Let $E$ be a rod of length $L$ and radius $r_1$. The rod is rotating about one end, the moment of inertia is given by the definition:
$$I=\iiint_{E} r^2 dm$$
Where $r$ is the distance from the axis of rotation, and $m$ is referring to mass. But assuming constant density, density is $\frac{dm}{dV}=\delta=\text{const}$ and so $dm=\delta dV$ so we have,
$$I=\iiint_{E} r^2 \delta dV$$
$$=\delta \iiint_{E} r^2 dV$$
Let the rod be around the $z$ axis and start at $z=0$ then to $z=L$, define the $z=0$ end to be the one we are rotating about. Then we have:
$$I=\delta \iiint_{E} z^2 dV$$
Now we switch to polar, do not confuse the $r$ here below to the previous $r$ in the formula for moment of inertia.
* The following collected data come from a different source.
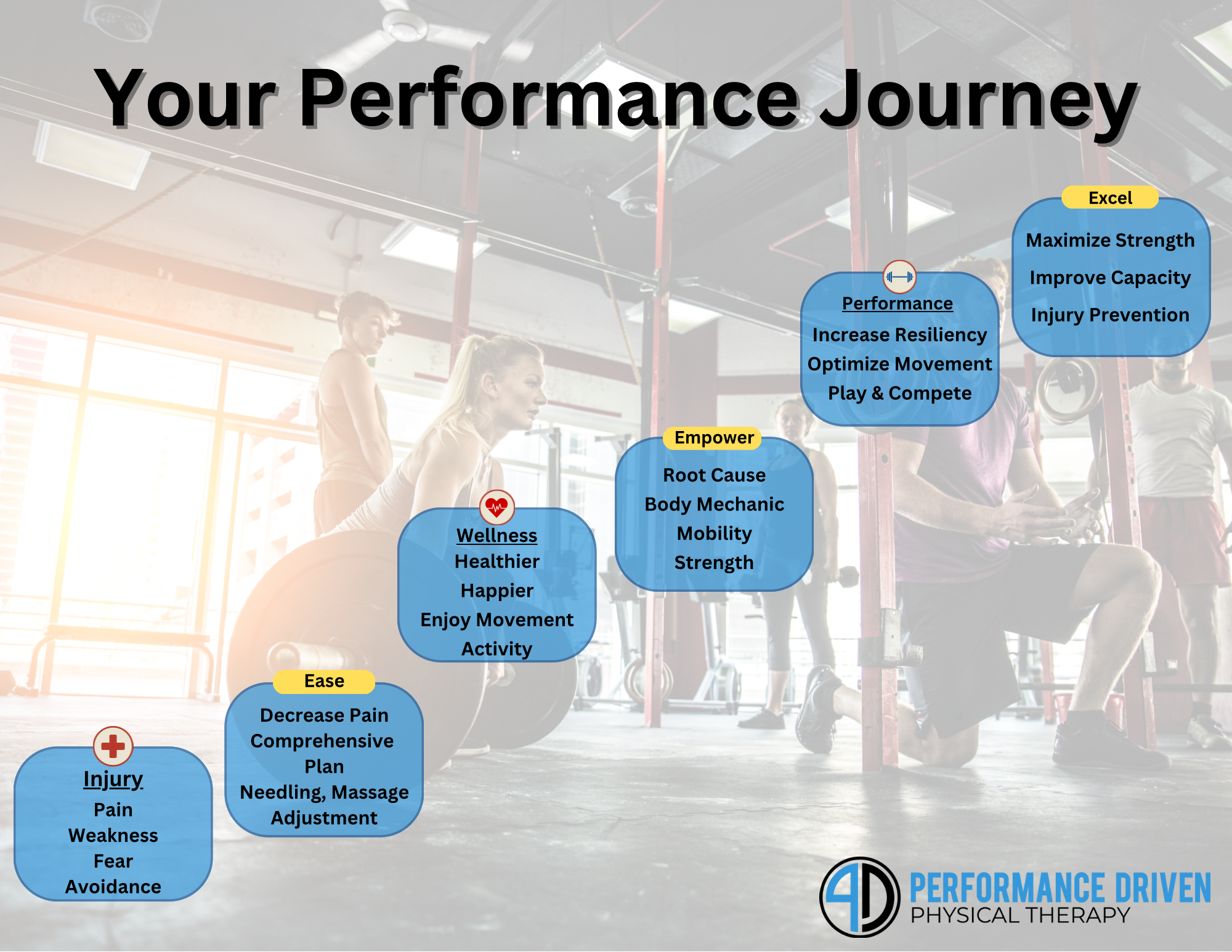 Your Performance Journey

Injury
Pain
Weakness
Fear
Avoidance

Ease
Decrease Pain
Comprehensive Plan
Needling, Massage
Adjustment

Wellness
Healthier
Happier
Enjoy Movement
Activity

Empower
Root Cause
Body Mechanic
Mobility
Strength

Performance
Increase Resiliency
Optimize Movement
Play & Compete

Excel
Maximize Strength
Improve Capacity
Injury Prevention

PD
PERFORMANCE DRIVEN
PHYSICAL THERAPY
$$=\delta \int_{0}^{2\pi} \int_{0}^{r_1} \int_{0}^{L} r z^2 dz dr d\theta$$
$$=(\delta)(2\pi)(\frac{r_1^2}{2})(\frac{L^3}{3})$$
$$=\frac{\delta (\pi r_1^2 L)}{3}L^2$$
$$=\frac{(\delta)(V(E))}{3}L^2$$
Here $V(E)$ denotes the volume of $E$ and note volume•density=mass for constant density.
$$=\frac{M}{3}L^2$$
This result does not agree with the formula you are using.